Hey! sign me up for the loser's club. I have the worst luck in history (so strike the chance that I'll get drawn out of the winner's circle, and even if I win, my name will also get drawn to send off the pack of blanks that I volunteered...at which point, I'll go ahead and send the package to myself, so I can celebrate in style. *blows party favor half-heartedly - "Phhhweeeezzzeee"*)
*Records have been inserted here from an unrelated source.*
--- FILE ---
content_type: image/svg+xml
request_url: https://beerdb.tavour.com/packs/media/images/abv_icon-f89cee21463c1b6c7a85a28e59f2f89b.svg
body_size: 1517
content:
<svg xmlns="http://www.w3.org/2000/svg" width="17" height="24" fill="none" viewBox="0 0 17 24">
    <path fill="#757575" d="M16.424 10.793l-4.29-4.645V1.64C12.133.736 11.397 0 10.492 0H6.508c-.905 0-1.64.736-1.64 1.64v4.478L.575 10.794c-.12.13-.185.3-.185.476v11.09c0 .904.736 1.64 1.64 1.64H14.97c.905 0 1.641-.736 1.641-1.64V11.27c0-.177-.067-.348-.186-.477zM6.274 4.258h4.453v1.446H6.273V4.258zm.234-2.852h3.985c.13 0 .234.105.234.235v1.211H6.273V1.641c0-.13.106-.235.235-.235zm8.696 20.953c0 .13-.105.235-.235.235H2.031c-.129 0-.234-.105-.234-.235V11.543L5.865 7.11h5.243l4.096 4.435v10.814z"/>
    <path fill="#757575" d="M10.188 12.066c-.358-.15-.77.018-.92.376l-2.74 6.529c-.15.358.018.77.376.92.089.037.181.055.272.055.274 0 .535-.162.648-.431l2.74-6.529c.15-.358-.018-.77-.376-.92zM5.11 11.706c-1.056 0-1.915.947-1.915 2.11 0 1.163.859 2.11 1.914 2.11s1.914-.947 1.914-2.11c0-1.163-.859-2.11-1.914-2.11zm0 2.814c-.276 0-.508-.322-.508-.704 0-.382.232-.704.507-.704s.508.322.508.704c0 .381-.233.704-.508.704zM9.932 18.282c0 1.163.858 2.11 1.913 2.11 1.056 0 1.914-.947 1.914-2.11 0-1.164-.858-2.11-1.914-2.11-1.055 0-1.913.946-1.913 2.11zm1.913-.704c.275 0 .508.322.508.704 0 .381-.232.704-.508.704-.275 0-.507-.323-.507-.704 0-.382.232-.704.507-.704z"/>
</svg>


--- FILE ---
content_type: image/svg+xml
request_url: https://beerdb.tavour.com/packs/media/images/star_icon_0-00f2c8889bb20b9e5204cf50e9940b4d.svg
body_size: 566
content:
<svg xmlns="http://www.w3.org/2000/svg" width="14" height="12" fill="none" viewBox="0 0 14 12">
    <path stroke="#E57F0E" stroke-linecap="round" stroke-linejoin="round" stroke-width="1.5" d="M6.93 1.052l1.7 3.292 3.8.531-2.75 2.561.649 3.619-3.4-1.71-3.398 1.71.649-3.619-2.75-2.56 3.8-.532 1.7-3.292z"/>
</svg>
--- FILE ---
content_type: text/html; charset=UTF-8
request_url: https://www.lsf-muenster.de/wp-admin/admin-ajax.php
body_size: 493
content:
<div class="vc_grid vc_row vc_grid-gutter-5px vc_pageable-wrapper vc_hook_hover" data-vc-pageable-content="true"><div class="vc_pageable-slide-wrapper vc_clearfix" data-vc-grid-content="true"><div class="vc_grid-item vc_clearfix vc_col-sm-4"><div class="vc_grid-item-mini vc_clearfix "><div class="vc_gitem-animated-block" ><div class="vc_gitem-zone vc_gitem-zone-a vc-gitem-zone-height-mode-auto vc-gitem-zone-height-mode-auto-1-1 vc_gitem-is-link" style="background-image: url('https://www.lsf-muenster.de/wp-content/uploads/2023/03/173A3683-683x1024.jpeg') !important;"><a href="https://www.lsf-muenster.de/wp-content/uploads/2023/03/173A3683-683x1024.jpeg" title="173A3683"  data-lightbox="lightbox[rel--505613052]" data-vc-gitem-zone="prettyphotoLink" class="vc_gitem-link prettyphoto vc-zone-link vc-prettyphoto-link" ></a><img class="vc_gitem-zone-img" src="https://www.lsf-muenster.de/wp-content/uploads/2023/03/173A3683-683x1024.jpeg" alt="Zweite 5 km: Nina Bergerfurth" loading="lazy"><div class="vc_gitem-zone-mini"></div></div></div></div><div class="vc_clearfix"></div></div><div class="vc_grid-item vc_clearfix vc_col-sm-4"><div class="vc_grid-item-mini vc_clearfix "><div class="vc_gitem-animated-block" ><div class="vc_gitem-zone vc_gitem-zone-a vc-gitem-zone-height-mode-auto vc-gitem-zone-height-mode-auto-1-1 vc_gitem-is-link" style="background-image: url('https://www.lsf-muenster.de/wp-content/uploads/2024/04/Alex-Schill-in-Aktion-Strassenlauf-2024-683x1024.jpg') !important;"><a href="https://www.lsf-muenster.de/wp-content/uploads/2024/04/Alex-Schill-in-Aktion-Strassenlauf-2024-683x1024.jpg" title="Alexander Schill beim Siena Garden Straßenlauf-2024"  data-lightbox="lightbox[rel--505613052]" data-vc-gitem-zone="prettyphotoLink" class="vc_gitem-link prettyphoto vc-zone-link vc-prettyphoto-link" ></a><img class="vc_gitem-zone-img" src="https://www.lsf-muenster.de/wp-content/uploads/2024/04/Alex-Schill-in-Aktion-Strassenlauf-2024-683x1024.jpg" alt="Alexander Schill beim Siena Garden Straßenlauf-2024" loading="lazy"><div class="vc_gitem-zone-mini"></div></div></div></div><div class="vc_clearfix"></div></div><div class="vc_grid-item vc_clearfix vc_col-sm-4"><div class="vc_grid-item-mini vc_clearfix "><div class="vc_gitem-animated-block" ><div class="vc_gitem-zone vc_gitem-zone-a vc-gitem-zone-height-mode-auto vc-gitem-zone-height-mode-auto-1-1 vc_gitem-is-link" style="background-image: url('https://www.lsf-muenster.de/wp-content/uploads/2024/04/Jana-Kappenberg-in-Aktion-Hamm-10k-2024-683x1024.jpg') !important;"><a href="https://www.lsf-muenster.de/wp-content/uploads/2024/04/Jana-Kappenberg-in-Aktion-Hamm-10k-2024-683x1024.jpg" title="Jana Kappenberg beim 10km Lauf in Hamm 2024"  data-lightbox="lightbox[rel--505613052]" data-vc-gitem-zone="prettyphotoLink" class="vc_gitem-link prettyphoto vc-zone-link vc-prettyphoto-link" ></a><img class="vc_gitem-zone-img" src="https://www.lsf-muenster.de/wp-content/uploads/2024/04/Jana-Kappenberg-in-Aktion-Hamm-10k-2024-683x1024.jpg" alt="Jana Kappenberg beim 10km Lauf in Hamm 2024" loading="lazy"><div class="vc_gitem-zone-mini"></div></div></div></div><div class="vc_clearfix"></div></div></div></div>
Add the above listed weird luck with the fact that I'm shooting blanks with the trivia questions so far, and it's official. I'm doomed, unless one of the questions is "How do they make that fluffy white filling in a Twinkie", which I can answer because my nephew got a 'bake your own Twinkies' kit for Christmas, which, incidentally, makes the cost of a Twinkie about four times what it would cost to just buy a box and call it a day.

[]


----------



## TBone (Jan 4, 2008)

Roy, I started our as a Minnesota Viking fan with Joe Kapp.....Vikings lost 5 Super Bowls.  Then I swithced to the Panthers.....nuff said.  I was pulling for Sooners also, along with Va Tech, Clemson, Fla, UVA etc.  At least ECU beat Boise State.


----------



## Rob (Jan 4, 2008)

Cav,

Think you and I were the two that couldn't win a piece of used sandpaper last year.  Becca was right there with us for the longest time, but if memory serves me correctly she finally got lucky at the end of the month.  Tell you what, if we end up the same way this year how about we exchange blown out blanks or used sandpaper?
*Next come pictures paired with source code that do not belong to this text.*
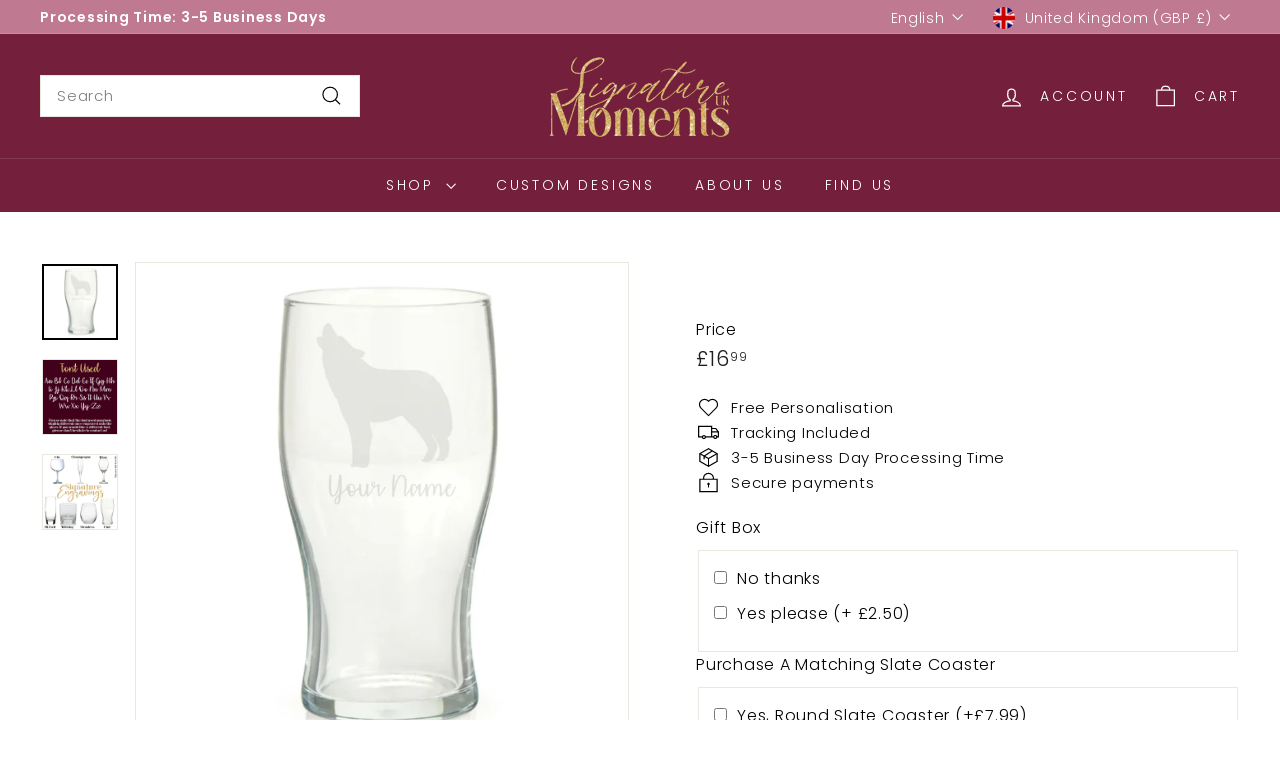

--- FILE ---
content_type: text/javascript
request_url: https://www.signaturemomentsuk.com/cdn/shop/t/10/assets/collapsible.js?v=155419906067739637921726563933
body_size: 140
content:
import{prepareTransition}from"@archetype-themes/scripts/helpers/utils";let selectors={trigger:".collapsible-trigger",module:".collapsible-content",moduleInner:".collapsible-content__inner",tabs:".collapsible-trigger--tab"},classes={hide:"hide",open:"is-open",autoHeight:"collapsible--auto-height",tabs:"collapsible-trigger--tab"},isTransitioning=!1;class AtCollapsible extends HTMLElement{connectedCallback(){this.init(this)}init(scope){(scope||document).querySelectorAll(selectors.trigger).forEach(trigger=>{let state=trigger.classList.contains(classes.open);trigger.setAttribute("aria-expanded",state),trigger.removeEventListener("click",this._toggleHandler),this._toggleHandler=this.toggle.bind(this),trigger.addEventListener("click",this._toggleHandler)})}toggle(evt){if(isTransitioning)return;isTransitioning=!0;let el=evt.currentTarget,isOpen=el.classList.contains(classes.open),isTab=el.classList.contains(classes.tabs),moduleId=el.getAttribute("aria-controls"),container=document.getElementById(moduleId);if(moduleId||(moduleId=el.dataset.controls),!moduleId){isTransitioning=!1;return}if(container||document.querySelectorAll('[data-id="'+moduleId+'"]').length>0&&(container=el.parentNode.querySelector('[data-id="'+moduleId+'"]')),!container){isTransitioning=!1;return}let height=container.querySelector(selectors.moduleInner).offsetHeight,isAutoHeight=container.classList.contains(classes.autoHeight),parentCollapsibleEl=container.parentNode.closest(selectors.module),childHeight=height;if(isTab){if(isOpen){isTransitioning=!1;return}let newModule;document.querySelectorAll(selectors.tabs+'[data-id="'+el.dataset.id+'"]').forEach(el2=>{el2.classList.remove(classes.open),newModule=document.querySelector("#"+el2.getAttribute("aria-controls")),this.setTransitionHeight(newModule,0,!0)})}if(isOpen&&isAutoHeight&&setTimeout(()=>{height=0,this.setTransitionHeight(container,height,isOpen,isAutoHeight)},0),isOpen&&!isAutoHeight&&(height=0),el.setAttribute("aria-expanded",!isOpen),isOpen?(el.classList.remove(classes.open),document.dispatchEvent(new CustomEvent("collapsible:close",{detail:{id:moduleId}}))):(el.classList.add(classes.open),document.dispatchEvent(new CustomEvent("collapsible:open",{detail:{id:moduleId}}))),this.setTransitionHeight(container,height,isOpen,isAutoHeight),parentCollapsibleEl){let parentHeight=parentCollapsibleEl.style.height;isOpen&&parentHeight==="auto"&&(childHeight=0);let totalHeight=isOpen?parentCollapsibleEl.offsetHeight-childHeight:height+parentCollapsibleEl.offsetHeight;this.setTransitionHeight(parentCollapsibleEl,totalHeight,!1,!1)}}setTransitionHeight(container,height,isOpen,isAutoHeight){if(container.classList.remove(classes.hide),prepareTransition(container,()=>{container.style.height=height+"px",isOpen?container.classList.remove(classes.open):container.classList.add(classes.open)}),!isOpen&&isAutoHeight){let o=container;window.setTimeout(()=>{o.style.height="auto",isTransitioning=!1},500)}else isTransitioning=!1}}customElements.define("at-collapsible",AtCollapsible);
//# sourceMappingURL=/cdn/shop/t/10/assets/collapsible.js.map?v=155419906067739637921726563933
Rob...charter member, IAP Losers Club


----------



## Malainse (Jan 5, 2008)

> _Originally posted by DocStram_
> Actually, there's only one way to become a member of the IAP Loser's Club .... unfailing faithfulness in repeatedly submitting incorrect answers for the Trivia Contest.



I had every answer wrong in the pen/turner contest so I should still be a member .  But per Doc. I am out...  [)]


----------



## IPD_Mrs (Jan 5, 2008)

> _Originally posted by karlkuehn_
> 
> Hey! fact that I'm shooting blanks []



Do you realize what kind of opening you are giving me at 3:34 am after being up for 18 hours with a simple statement like this wrapped up in a whole post .. [}]

ah .. but I finally get to go to bed .. so I'll just let this one go ... that doesn't happen often .. enjoy your "luck"


Mrs.


----------



## karlkuehn (Jan 5, 2008)

> _Originally posted by MLKWoodWorking_
> 
> 
> 
> ...



Crap. You know, as many pot shots as I take at everyone else, one would think that I'd proof read my posts for any potential ammunition. Thanks for the free parking! hehe []


----------